- 13th Jan, 2014
Without taking the time to perform website planning and architecture your website most likely will end up looking like the Ettamogah Pub.
Website architecture and planning is the most important phase in developing a successful and profitable website. Just imagine what it would be like trying to successfully build a house without firstly having a draftsmen or an architect take care of the plans? You would have no idea what the house might look like, nor would you know which windows are going let the best light or breeze in, you would have doors and light switches wrongly positioned. The list goes on, but most importantly you would have no idea of what the cost might be.
The same principles apply when building and developing a website. Sure, if it’s a small website with little functionality, comparable to a small garden shed, then of course little website planning might be required. However for any site with substance, website planning is a prerequisite.
Too often website developers and individuals alike don’t bother developing a website plan first and consequently this is why so many websites fail. More often than not we come across 3rd, 4th, 5th generation websites simply due to poor advice and a lack of planning.
So where do you start? Take paper, a pencil and a good set of ears.
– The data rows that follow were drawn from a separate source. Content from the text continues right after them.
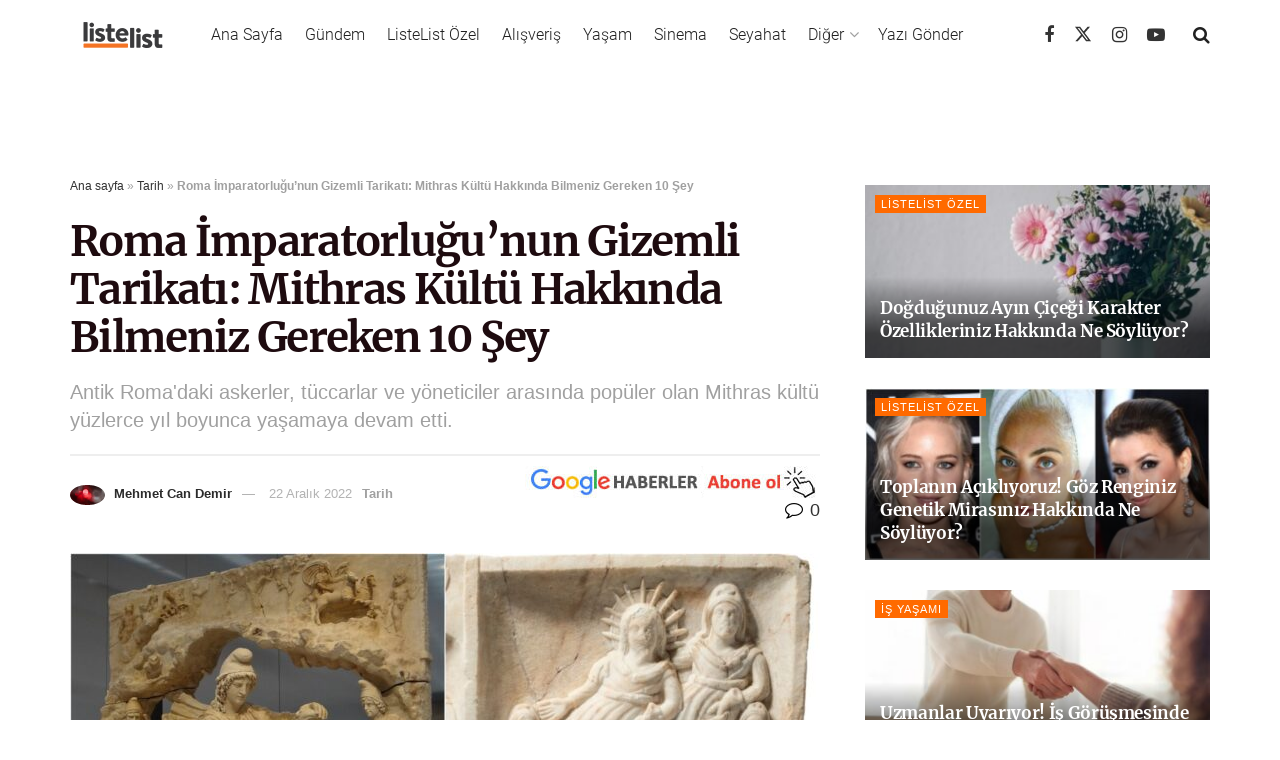

--- FILE ---
content_type: text/html; charset=utf-8
request_url: https://www.google.com/recaptcha/api2/aframe
body_size: 182
content:
<!DOCTYPE HTML><html><head><meta http-equiv="content-type" content="text/html; charset=UTF-8"></head><body><script nonce="SdRH3abe8F2ncQ0rOwIykQ">/** Anti-fraud and anti-abuse applications only. See google.com/recaptcha */ try{var clients={'sodar':'https://pagead2.googlesyndication.com/pagead/sodar?'};window.addEventListener("message",function(a){try{if(a.source===window.parent){var b=JSON.parse(a.data);var c=clients[b['id']];if(c){var d=document.createElement('img');d.src=c+b['params']+'&rc='+(localStorage.getItem("rc::a")?sessionStorage.getItem("rc::b"):"");window.document.body.appendChild(d);sessionStorage.setItem("rc::e",parseInt(sessionStorage.getItem("rc::e")||0)+1);localStorage.setItem("rc::h",'1768752072663');}}}catch(b){}});window.parent.postMessage("_grecaptcha_ready", "*");}catch(b){}</script></body></html>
You or your web developer should write down, or draw a mind map, of everything you know about your business, its market and its customers. Ask yourself the following: What do you want the website to do? How will it help your business? How do you want customers to be able to use it?
The next step is to make sense of it all. It is essential that the structure of your website is then mapped out so that you can visualise what pages will be required and how they will link together. A site map will make it easier to see the hierarchy of the website’s pages and how the user will navigate between them. One of the main causes of delay in a website development can be due to the interruptions caused by stopping to gather more content, a site map will also help you work out what content is needed for each page. Plenty of text will make the website search engine friendly and images can make the pages more visually appealing. But don’t forget that too many large images will make the web page slow to perform and could mean you lose any potential customers with short attention spans!
Once you have decided on the website’s structure and content, then you can make decisions about the visual design. Consider whether you have existing corporate colours and a logo that need to be included. Or is now a good time to have a revamp of your branding to tie in with that brand new website?
When you have decided how the website is going to look, you must also consider how it will be managed. For example, page text, shop items or an events calendar will need monitoring or updating from time to time and it is important that the person responsible for doing this is able to easily access the administrative part of the website (also known as the ‘back end’) to do so. A large e-commerce site with a lot of customer interaction could consist of as much as 90% administration and as little as 10% ‘front end’ website viewable by the customer. A well organised administration section will need as much careful planning as the ‘front end’ to keep the site functional and robust.
Now that you have made these crucial early decisions you will have a clear idea of how long the development will take, and more importantly, how much it will cost. Website planning should be a team effort and the more the website owner and the web developer put into the website plan, the easier and more efficient the website design and development process will be. A good web developer will work with you to produce a good website plan. You can rest assured that, just like a well designed house, the foundations will be securely in place for a consistently reliable and scalable website.